Given an m x n board and a word, find if the word exists in the grid.

The word can be constructed from letters of sequentially adjacent cell, where "adjacent" cells are those horizontally or vertically neighboring. The same letter cell may not be used more than once.

Example 1

Input: board = [["A","B","C","E"],["S","F","C","S"],["A","D","E","E"]], word = "ABCCED" Output: true

Example 2

Input: board = [["A","B","C","E"],["S","F","C","S"],["A","D","E","E"]], word = "SEE" Output: true

Steps

1. Depth-First Search (DFS): The most efficient approach is to use Depth-First Search. We'll explore the board recursively, trying to find the word.

2. Base Cases:

   • If the word is empty, we've found it! Return true.
   • If we're out of bounds or the current character doesn't match the next character in the word, return false.

3. Recursive Step:

   • Mark the current cell as visited (to avoid cycles).
   • Recursively explore the four adjacent cells (up, down, left, right).
   • If any recursive call returns true, we've found the word; return true.
   • Unmark the cell (backtrack) before returning false.
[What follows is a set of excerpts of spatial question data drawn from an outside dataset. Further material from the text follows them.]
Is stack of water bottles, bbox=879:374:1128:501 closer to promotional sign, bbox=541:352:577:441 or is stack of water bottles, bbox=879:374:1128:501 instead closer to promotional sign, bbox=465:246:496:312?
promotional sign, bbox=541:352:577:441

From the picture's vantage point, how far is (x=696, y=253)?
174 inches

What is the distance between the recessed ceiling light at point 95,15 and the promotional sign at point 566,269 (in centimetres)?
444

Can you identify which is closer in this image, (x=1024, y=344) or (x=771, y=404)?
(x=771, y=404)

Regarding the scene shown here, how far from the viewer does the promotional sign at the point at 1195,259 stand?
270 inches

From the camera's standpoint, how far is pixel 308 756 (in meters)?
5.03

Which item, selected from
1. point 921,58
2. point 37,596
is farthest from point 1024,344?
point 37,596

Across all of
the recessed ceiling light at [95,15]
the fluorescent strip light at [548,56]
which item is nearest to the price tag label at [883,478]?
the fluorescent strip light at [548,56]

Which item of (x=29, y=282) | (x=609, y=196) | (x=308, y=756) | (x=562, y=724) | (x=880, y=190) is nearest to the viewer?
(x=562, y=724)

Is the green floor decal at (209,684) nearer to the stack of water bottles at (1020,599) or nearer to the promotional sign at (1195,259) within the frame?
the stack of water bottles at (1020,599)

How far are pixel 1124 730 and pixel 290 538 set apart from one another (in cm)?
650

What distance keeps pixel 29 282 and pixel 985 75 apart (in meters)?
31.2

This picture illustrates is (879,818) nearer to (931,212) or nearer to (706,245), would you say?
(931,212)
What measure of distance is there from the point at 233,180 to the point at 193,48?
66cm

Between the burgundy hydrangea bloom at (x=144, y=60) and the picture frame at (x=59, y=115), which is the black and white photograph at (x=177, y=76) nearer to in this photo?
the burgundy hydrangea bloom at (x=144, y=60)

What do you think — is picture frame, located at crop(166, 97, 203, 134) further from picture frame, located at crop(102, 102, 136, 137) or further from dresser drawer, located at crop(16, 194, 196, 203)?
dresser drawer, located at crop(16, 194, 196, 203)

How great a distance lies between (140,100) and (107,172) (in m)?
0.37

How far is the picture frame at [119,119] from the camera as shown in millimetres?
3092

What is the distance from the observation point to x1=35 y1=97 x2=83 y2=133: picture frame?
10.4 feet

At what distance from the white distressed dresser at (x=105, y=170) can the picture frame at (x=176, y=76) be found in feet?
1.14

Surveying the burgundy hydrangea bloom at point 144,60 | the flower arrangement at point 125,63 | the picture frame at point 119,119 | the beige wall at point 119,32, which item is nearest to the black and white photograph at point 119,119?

4. Iteration: Iterate through each cell in the board as a starting point for the DFS.

Explanation

The DFS approach systematically explores all possible paths in the board. By marking cells as visited, we prevent revisiting the same cell in a path, ensuring that we only consider valid paths. Backtracking (unmarking the cell) is crucial to allow exploration of other paths from the same cell.

Code

#include <vector>
#include <string>

using namespace std;

class Solution {
public:
    bool exist(vector<vector<char>>& board, string word) {
        rows = board.size();
        cols = board[0].size();
        
        for (int i = 0; i < rows; ++i) {
            for (int j = 0; j < cols; ++j) {
                if (dfs(board, word, i, j, 0)) {
                    return true;
                }
            }
        }
        return false;
    }

private:
    int rows, cols;
    bool dfs(vector<vector<char>>& board, string& word, int row, int col, int index) {
        if (index == word.length()) return true; // Base case: word found
        if (row < 0 || row >= rows || col < 0 || col >= cols || board[row][col] != word[index]) return false; // Base case: out of bounds or mismatch

        char temp = board[row][col];
        board[row][col] = '#'; // Mark as visited

        // Explore adjacent cells
        bool found = dfs(board, word, row + 1, col, index + 1) ||
                     dfs(board, word, row - 1, col, index + 1) ||
                     dfs(board, word, row, col + 1, index + 1) ||
                     dfs(board, word, row, col - 1, index + 1);

        board[row][col] = temp; // Backtrack: unmark the cell

        return found;
    }
};

Complexity

• Time Complexity: O(M * N * 4^L), where M and N are the dimensions of the board and L is the length of the word. In the worst case, we might explore all possible paths.
• Space Complexity: O(L) due to the recursive call stack (depth of recursion is at most L). The space used by the visited array (implicitly using '#' character) is O(M*N) but is constant if we don't use a separate visited matrix.